__TEXTE À LIRE__.
Il n’y a plus maintenant pour les purs que deux manières de vivre : ou s’entourer la tête de son manteau, comme Agamemnon devant le sacrifice de sa fille (procédé peu hardi en somme et plus spirituel que sublime) ; ou bien se hausser soi-même à un tel degré d’orgueil qu’aucune éclaboussure du dehors ne vous puisse atteindre.

Tu es maintenant sur une bonne voie ; que rien ne te dérange ! Il y a dans la vie un quart d’heure utile pour tout le reste et dont il faut profiter. Tu y es maintenant ; en déviant, qui sait s’il reviendrait ? Ta Paysanne sera une chose solide, chère amie, sois en sûre. Les bonnes œuvres sont celles où il y a pâture pour tous. Ton conte est ainsi : il plaira aux artistes qui y verront le style et aux bourgeois qui y verront le sentiment.

__CONSIGNE__.
Restituez sans aucune modification l'extrait du texte à lire qui commence par « Tu es maintenant » et se termine par « verront le sentiment. ».

__SECTION DES DONNÉES__.
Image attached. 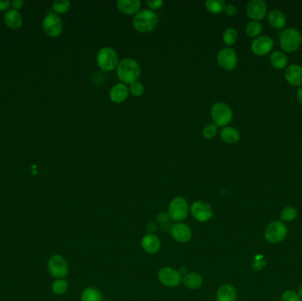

__SOLUTION PROPOSÉE__.
Tu es maintenant sur une bonne voie ; que rien ne te dérange ! Il y a dans la vie un quart d’heure utile pour tout le reste et dont il faut profiter. Tu y es maintenant ; en déviant, qui sait s’il reviendrait ? Ta Paysanne sera une chose solide, chère amie, sois en sûre. Les bonnes œuvres sont celles où il y a pâture pour tous. Ton conte est ainsi : il plaira aux artistes qui y verront le style et aux bourgeois qui y verront le sentiment.